INSTRUCTIONS TO FOLLOW: Read the data that follows. Then repeat it exactly.

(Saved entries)

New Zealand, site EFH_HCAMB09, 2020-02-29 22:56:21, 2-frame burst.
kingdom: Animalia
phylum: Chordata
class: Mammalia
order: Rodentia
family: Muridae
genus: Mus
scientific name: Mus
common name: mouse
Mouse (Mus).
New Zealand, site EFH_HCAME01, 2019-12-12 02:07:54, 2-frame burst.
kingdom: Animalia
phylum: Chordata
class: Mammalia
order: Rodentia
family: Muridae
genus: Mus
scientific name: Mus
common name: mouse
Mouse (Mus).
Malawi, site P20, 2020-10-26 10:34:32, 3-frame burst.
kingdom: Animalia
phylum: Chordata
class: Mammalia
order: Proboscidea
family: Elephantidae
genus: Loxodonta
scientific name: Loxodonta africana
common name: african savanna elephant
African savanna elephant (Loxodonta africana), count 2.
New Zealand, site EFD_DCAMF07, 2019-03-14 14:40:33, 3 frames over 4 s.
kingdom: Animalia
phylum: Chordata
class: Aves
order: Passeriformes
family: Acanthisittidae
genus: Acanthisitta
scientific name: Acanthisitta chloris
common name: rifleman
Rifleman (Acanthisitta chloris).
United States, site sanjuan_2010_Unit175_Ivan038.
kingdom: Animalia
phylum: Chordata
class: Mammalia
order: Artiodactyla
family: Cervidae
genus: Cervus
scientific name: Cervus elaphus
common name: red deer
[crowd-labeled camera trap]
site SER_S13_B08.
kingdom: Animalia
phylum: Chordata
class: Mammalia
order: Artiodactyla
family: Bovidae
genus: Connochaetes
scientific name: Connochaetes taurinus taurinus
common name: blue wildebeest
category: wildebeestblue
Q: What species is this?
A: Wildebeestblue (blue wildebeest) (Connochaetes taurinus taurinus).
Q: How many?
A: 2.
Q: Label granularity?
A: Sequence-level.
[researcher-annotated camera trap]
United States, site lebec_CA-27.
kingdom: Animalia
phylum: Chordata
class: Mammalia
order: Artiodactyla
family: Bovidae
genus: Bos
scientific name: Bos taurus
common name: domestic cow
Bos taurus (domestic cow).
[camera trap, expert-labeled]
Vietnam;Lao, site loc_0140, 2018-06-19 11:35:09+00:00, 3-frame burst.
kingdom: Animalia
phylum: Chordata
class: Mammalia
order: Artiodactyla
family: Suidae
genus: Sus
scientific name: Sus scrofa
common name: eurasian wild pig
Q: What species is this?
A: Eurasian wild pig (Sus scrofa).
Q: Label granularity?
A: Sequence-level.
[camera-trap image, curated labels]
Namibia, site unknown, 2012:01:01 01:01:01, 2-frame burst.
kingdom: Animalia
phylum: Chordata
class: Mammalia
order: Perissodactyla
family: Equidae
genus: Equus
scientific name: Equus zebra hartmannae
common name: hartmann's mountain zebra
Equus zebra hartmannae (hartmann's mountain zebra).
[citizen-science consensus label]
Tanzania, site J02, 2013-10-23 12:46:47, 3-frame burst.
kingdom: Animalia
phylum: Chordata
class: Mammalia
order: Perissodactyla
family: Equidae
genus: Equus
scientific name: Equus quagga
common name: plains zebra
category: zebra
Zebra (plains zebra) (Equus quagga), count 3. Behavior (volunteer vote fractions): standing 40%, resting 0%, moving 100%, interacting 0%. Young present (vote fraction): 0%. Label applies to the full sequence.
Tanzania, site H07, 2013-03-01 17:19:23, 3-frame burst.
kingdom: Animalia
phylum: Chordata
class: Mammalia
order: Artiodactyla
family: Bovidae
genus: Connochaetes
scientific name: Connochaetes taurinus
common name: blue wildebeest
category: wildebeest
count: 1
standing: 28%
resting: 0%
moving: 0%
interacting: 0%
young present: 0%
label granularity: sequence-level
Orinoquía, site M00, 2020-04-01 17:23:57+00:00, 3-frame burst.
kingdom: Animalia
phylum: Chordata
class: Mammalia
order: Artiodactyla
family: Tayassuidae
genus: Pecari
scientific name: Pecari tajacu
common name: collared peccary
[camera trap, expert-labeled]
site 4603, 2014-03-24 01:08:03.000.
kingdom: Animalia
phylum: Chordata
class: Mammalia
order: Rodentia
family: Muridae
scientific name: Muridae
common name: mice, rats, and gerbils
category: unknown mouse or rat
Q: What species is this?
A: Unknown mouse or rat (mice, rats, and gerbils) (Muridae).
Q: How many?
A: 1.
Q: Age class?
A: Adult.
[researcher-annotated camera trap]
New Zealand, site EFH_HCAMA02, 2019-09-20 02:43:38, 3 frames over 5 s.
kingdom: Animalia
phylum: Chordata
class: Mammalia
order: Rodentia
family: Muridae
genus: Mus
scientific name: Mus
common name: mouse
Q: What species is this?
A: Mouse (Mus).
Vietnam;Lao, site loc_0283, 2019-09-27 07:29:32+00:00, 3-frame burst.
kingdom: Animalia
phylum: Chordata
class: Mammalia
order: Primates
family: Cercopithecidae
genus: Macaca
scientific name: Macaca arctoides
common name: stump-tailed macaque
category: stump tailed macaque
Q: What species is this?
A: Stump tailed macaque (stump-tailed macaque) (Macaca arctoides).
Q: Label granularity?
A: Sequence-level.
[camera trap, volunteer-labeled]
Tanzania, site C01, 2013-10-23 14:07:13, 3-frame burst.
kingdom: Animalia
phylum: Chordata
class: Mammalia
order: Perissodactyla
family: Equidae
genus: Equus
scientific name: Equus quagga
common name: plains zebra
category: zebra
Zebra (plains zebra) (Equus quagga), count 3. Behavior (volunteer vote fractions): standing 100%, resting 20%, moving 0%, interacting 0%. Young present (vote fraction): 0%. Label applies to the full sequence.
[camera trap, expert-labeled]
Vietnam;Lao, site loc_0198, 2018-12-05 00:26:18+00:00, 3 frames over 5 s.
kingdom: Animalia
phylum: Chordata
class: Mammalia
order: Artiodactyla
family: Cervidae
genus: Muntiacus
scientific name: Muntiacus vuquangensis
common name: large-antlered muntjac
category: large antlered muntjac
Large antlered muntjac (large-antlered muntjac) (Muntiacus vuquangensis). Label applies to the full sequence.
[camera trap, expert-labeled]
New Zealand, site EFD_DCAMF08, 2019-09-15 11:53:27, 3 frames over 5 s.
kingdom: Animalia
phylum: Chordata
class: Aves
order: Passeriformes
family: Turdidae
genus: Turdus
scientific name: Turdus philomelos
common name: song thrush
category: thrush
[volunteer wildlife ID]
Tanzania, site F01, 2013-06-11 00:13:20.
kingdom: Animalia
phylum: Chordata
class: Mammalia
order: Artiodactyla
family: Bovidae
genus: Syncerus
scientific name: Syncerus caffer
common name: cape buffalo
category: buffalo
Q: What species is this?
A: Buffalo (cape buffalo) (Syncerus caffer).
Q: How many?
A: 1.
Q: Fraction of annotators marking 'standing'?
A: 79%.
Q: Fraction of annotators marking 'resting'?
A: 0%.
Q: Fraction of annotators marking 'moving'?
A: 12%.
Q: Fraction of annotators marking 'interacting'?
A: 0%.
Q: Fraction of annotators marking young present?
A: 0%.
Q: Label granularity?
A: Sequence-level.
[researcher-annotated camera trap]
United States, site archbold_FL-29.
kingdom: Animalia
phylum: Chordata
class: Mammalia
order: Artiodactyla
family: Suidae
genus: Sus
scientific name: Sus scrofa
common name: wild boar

ANSWER TO THIS TASK:
New Zealand, site EFH_HCAMB09, 2020-02-29 22:56:21, 2-frame burst.
kingdom: Animalia
phylum: Chordata
class: Mammalia
order: Rodentia
family: Muridae
genus: Mus
scientific name: Mus
common name: mouse
Mouse (Mus).
New Zealand, site EFH_HCAME01, 2019-12-12 02:07:54, 2-frame burst.
kingdom: Animalia
phylum: Chordata
class: Mammalia
order: Rodentia
family: Muridae
genus: Mus
scientific name: Mus
common name: mouse
Mouse (Mus).
Malawi, site P20, 2020-10-26 10:34:32, 3-frame burst.
kingdom: Animalia
phylum: Chordata
class: Mammalia
order: Proboscidea
family: Elephantidae
genus: Loxodonta
scientific name: Loxodonta africana
common name: african savanna elephant
African savanna elephant (Loxodonta africana), count 2.
New Zealand, site EFD_DCAMF07, 2019-03-14 14:40:33, 3 frames over 4 s.
kingdom: Animalia
phylum: Chordata
class: Aves
order: Passeriformes
family: Acanthisittidae
genus: Acanthisitta
scientific name: Acanthisitta chloris
common name: rifleman
Rifleman (Acanthisitta chloris).
United States, site sanjuan_2010_Unit175_Ivan038.
kingdom: Animalia
phylum: Chordata
class: Mammalia
order: Artiodactyla
family: Cervidae
genus: Cervus
scientific name: Cervus elaphus
common name: red deer
[crowd-labeled camera trap]
site SER_S13_B08.
kingdom: Animalia
phylum: Chordata
class: Mammalia
order: Artiodactyla
family: Bovidae
genus: Connochaetes
scientific name: Connochaetes taurinus taurinus
common name: blue wildebeest
category: wildebeestblue
Q: What species is this?
A: Wildebeestblue (blue wildebeest) (Connochaetes taurinus taurinus).
Q: How many?
A: 2.
Q: Label granularity?
A: Sequence-level.
[researcher-annotated camera trap]
United States, site lebec_CA-27.
kingdom: Animalia
phylum: Chordata
class: Mammalia
order: Artiodactyla
family: Bovidae
genus: Bos
scientific name: Bos taurus
common name: domestic cow
Bos taurus (domestic cow).
[camera trap, expert-labeled]
Vietnam;Lao, site loc_0140, 2018-06-19 11:35:09+00:00, 3-frame burst.
kingdom: Animalia
phylum: Chordata
class: Mammalia
order: Artiodactyla
family: Suidae
genus: Sus
scientific name: Sus scrofa
common name: eurasian wild pig
Q: What species is this?
A: Eurasian wild pig (Sus scrofa).
Q: Label granularity?
A: Sequence-level.
[camera-trap image, curated labels]
Namibia, site unknown, 2012:01:01 01:01:01, 2-frame burst.
kingdom: Animalia
phylum: Chordata
class: Mammalia
order: Perissodactyla
family: Equidae
genus: Equus
scientific name: Equus zebra hartmannae
common name: hartmann's mountain zebra
Equus zebra hartmannae (hartmann's mountain zebra).
[citizen-science consensus label]
Tanzania, site J02, 2013-10-23 12:46:47, 3-frame burst.
kingdom: Animalia
phylum: Chordata
class: Mammalia
order: Perissodactyla
family: Equidae
genus: Equus
scientific name: Equus quagga
common name: plains zebra
category: zebra
Zebra (plains zebra) (Equus quagga), count 3. Behavior (volunteer vote fractions): standing 40%, resting 0%, moving 100%, interacting 0%. Young present (vote fraction): 0%. Label applies to the full sequence.
Tanzania, site H07, 2013-03-01 17:19:23, 3-frame burst.
kingdom: Animalia
phylum: Chordata
class: Mammalia
order: Artiodactyla
family: Bovidae
genus: Connochaetes
scientific name: Connochaetes taurinus
common name: blue wildebeest
category: wildebeest
count: 1
standing: 28%
resting: 0%
moving: 0%
interacting: 0%
young present: 0%
label granularity: sequence-level
Orinoquía, site M00, 2020-04-01 17:23:57+00:00, 3-frame burst.
kingdom: Animalia
phylum: Chordata
class: Mammalia
order: Artiodactyla
family: Tayassuidae
genus: Pecari
scientific name: Pecari tajacu
common name: collared peccary
[camera trap, expert-labeled]
site 4603, 2014-03-24 01:08:03.000.
kingdom: Animalia
phylum: Chordata
class: Mammalia
order: Rodentia
family: Muridae
scientific name: Muridae
common name: mice, rats, and gerbils
category: unknown mouse or rat
Q: What species is this?
A: Unknown mouse or rat (mice, rats, and gerbils) (Muridae).
Q: How many?
A: 1.
Q: Age class?
A: Adult.
[researcher-annotated camera trap]
New Zealand, site EFH_HCAMA02, 2019-09-20 02:43:38, 3 frames over 5 s.
kingdom: Animalia
phylum: Chordata
class: Mammalia
order: Rodentia
family: Muridae
genus: Mus
scientific name: Mus
common name: mouse
Q: What species is this?
A: Mouse (Mus).
Vietnam;Lao, site loc_0283, 2019-09-27 07:29:32+00:00, 3-frame burst.
kingdom: Animalia
phylum: Chordata
class: Mammalia
order: Primates
family: Cercopithecidae
genus: Macaca
scientific name: Macaca arctoides
common name: stump-tailed macaque
category: stump tailed macaque
Q: What species is this?
A: Stump tailed macaque (stump-tailed macaque) (Macaca arctoides).
Q: Label granularity?
A: Sequence-level.
[camera trap, volunteer-labeled]
Tanzania, site C01, 2013-10-23 14:07:13, 3-frame burst.
kingdom: Animalia
phylum: Chordata
class: Mammalia
order: Perissodactyla
family: Equidae
genus: Equus
scientific name: Equus quagga
common name: plains zebra
category: zebra
Zebra (plains zebra) (Equus quagga), count 3. Behavior (volunteer vote fractions): standing 100%, resting 20%, moving 0%, interacting 0%. Young present (vote fraction): 0%. Label applies to the full sequence.
[camera trap, expert-labeled]
Vietnam;Lao, site loc_0198, 2018-12-05 00:26:18+00:00, 3 frames over 5 s.
kingdom: Animalia
phylum: Chordata
class: Mammalia
order: Artiodactyla
family: Cervidae
genus: Muntiacus
scientific name: Muntiacus vuquangensis
common name: large-antlered muntjac
category: large antlered muntjac
Large antlered muntjac (large-antlered muntjac) (Muntiacus vuquangensis). Label applies to the full sequence.
[camera trap, expert-labeled]
New Zealand, site EFD_DCAMF08, 2019-09-15 11:53:27, 3 frames over 5 s.
kingdom: Animalia
phylum: Chordata
class: Aves
order: Passeriformes
family: Turdidae
genus: Turdus
scientific name: Turdus philomelos
common name: song thrush
category: thrush
[volunteer wildlife ID]
Tanzania, site F01, 2013-06-11 00:13:20.
kingdom: Animalia
phylum: Chordata
class: Mammalia
order: Artiodactyla
family: Bovidae
genus: Syncerus
scientific name: Syncerus caffer
common name: cape buffalo
category: buffalo
Q: What species is this?
A: Buffalo (cape buffalo) (Syncerus caffer).
Q: How many?
A: 1.
Q: Fraction of annotators marking 'standing'?
A: 79%.
Q: Fraction of annotators marking 'resting'?
A: 0%.
Q: Fraction of annotators marking 'moving'?
A: 12%.
Q: Fraction of annotators marking 'interacting'?
A: 0%.
Q: Fraction of annotators marking young present?
A: 0%.
Q: Label granularity?
A: Sequence-level.
[researcher-annotated camera trap]
United States, site archbold_FL-29.
kingdom: Animalia
phylum: Chordata
class: Mammalia
order: Artiodactyla
family: Suidae
genus: Sus
scientific name: Sus scrofa
common name: wild boar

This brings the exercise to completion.